Alloy with a low TEC value (for agreement with glasses and ceramics) 29NK, containing Ni - 28.7%; Co - 17.5% and technological impurities in accordance with GOST 10994.

The heat treatment of alloy 29NK according to the proposed method includes the following operations:

- heating to 850 ° C, holding for 1 hour, cooling in water;

- cooling to a temperature of -150 ° C, below the temperature Mn, component for this alloy -5 ° C;

- heating to the temperature of the beginning of the reverse α → γ transformation (An = 440 ° C) at a rate of 20 ° C / min;

- heating in the temperature range An-Ak (440-550 ° C) at a rate of 1 ° C / min;

- heating at a rate of 50 ° C / min to a temperature of 610 ° C, followed by cooling in air;

- additional heating to 500 ° C, holding at this temperature for 8 hours and subsequent cooling in air.
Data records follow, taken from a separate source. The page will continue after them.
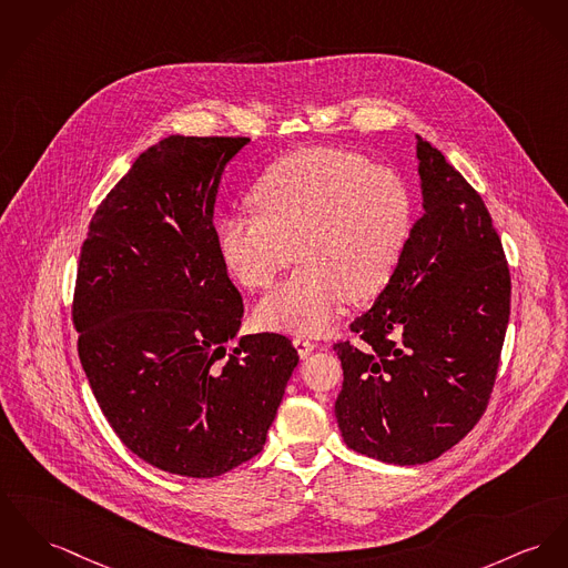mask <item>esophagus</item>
Masks as SVG:
<instances>
[{
    "mask_svg": "<svg viewBox=\"0 0 568 568\" xmlns=\"http://www.w3.org/2000/svg\"><path fill=\"white\" fill-rule=\"evenodd\" d=\"M293 344H295V348H297V353H300L302 359H305V357L316 348V344L310 341V338H305V336H295Z\"/></svg>",
    "mask_w": 568,
    "mask_h": 568,
    "instance_id": "esophagus-1",
    "label": "esophagus"
}]
</instances>
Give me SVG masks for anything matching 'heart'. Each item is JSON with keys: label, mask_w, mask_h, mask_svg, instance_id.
Segmentation results:
<instances>
[{"label": "heart", "mask_w": 568, "mask_h": 568, "mask_svg": "<svg viewBox=\"0 0 568 568\" xmlns=\"http://www.w3.org/2000/svg\"><path fill=\"white\" fill-rule=\"evenodd\" d=\"M252 217L217 226V252L245 288H268L297 258L302 266L263 302L268 329L321 334L344 297L364 302L389 282L412 227V197L396 172L357 152L303 149L275 161L250 193Z\"/></svg>", "instance_id": "1"}]
</instances>
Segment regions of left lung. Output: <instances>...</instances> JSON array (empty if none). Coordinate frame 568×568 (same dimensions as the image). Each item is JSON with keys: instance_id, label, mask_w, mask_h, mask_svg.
Returning a JSON list of instances; mask_svg holds the SVG:
<instances>
[{"instance_id": "obj_1", "label": "left lung", "mask_w": 568, "mask_h": 568, "mask_svg": "<svg viewBox=\"0 0 568 568\" xmlns=\"http://www.w3.org/2000/svg\"><path fill=\"white\" fill-rule=\"evenodd\" d=\"M422 217L387 286L334 344L344 444L419 465L458 444L491 398L510 316V273L491 215L446 156L416 135Z\"/></svg>"}]
</instances>
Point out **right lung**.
Segmentation results:
<instances>
[{
  "label": "right lung",
  "mask_w": 568,
  "mask_h": 568,
  "mask_svg": "<svg viewBox=\"0 0 568 568\" xmlns=\"http://www.w3.org/2000/svg\"><path fill=\"white\" fill-rule=\"evenodd\" d=\"M250 138L170 135L99 204L77 266V351L120 442L152 467L213 478L263 450L300 355L243 336L213 226L222 174Z\"/></svg>",
  "instance_id": "obj_1"
}]
</instances>
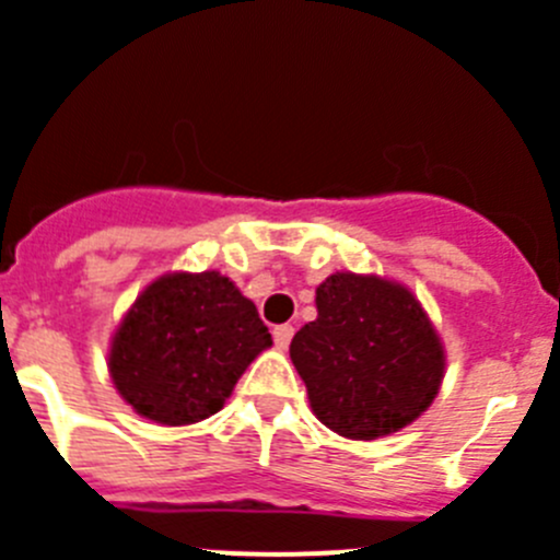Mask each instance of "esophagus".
<instances>
[{"label": "esophagus", "mask_w": 560, "mask_h": 560, "mask_svg": "<svg viewBox=\"0 0 560 560\" xmlns=\"http://www.w3.org/2000/svg\"><path fill=\"white\" fill-rule=\"evenodd\" d=\"M292 334H295V328H292V325H276V328H273L276 347H279V350H287V347H290V341H292Z\"/></svg>", "instance_id": "1"}]
</instances>
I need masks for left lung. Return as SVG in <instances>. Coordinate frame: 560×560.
Listing matches in <instances>:
<instances>
[{
	"label": "left lung",
	"instance_id": "obj_1",
	"mask_svg": "<svg viewBox=\"0 0 560 560\" xmlns=\"http://www.w3.org/2000/svg\"><path fill=\"white\" fill-rule=\"evenodd\" d=\"M314 301L317 319L290 345L314 416L350 441L412 424L438 396L446 369L441 336L416 295L347 270L328 276Z\"/></svg>",
	"mask_w": 560,
	"mask_h": 560
}]
</instances>
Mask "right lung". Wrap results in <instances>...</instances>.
<instances>
[{"mask_svg":"<svg viewBox=\"0 0 560 560\" xmlns=\"http://www.w3.org/2000/svg\"><path fill=\"white\" fill-rule=\"evenodd\" d=\"M270 345L235 281L219 270L166 273L144 287L114 330L108 374L139 416L186 427L219 412Z\"/></svg>","mask_w":560,"mask_h":560,"instance_id":"add662e5","label":"right lung"}]
</instances>
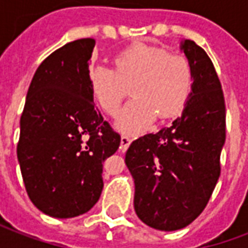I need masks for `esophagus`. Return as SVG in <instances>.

After this heat treatment, the alloy has the following properties: TECL α ( _{20 ÷ 300 ° C} ) = 5.3 =10 ^-6 K ^-1 , temperature Mn <-150 ° C.

After heat treatment, including heating to 960 ° C, holding and subsequent cooling to room temperature [as recommended in GOST 14082], the alloy has the following thermophysical characteristics:

LTEC (α _{20 ÷ 300 ° C} ) = 4.8⋅10 ^-6 K ^-1 , Mn = -5 ° C.

Using the method we have proposed allows us to realize the GCL value required by GOST in combination with a low temperature of the onset of martensitic transformation (Mn <-150 ° C).

Claims (1)

A method of processing an invar alloy based on the iron-nickel system, including heating to 830-850 ° C, cooling in water, additional cooling to a temperature below the beginning of the γ → α transformation, heating to the temperature of the beginning of the reverse α → γ transformation, subsequent heating to the end temperature α → γ transformation, then heating at a rate of at least 10 ° C / min to a temperature 10 ÷ 100 ° C higher than the temperature of the end α → γ transformation and cooling in air, characterized in that the subsequent heating in the region of α → γ transformation is carried out with at a rate of 0.2 ÷ 3 ° C / min, and after oh azhdeniya air additional heating is carried out in the temperature range 500-700 ° C and isothermal exposure of 15 minutes to 10 hours, followed by cooling in air.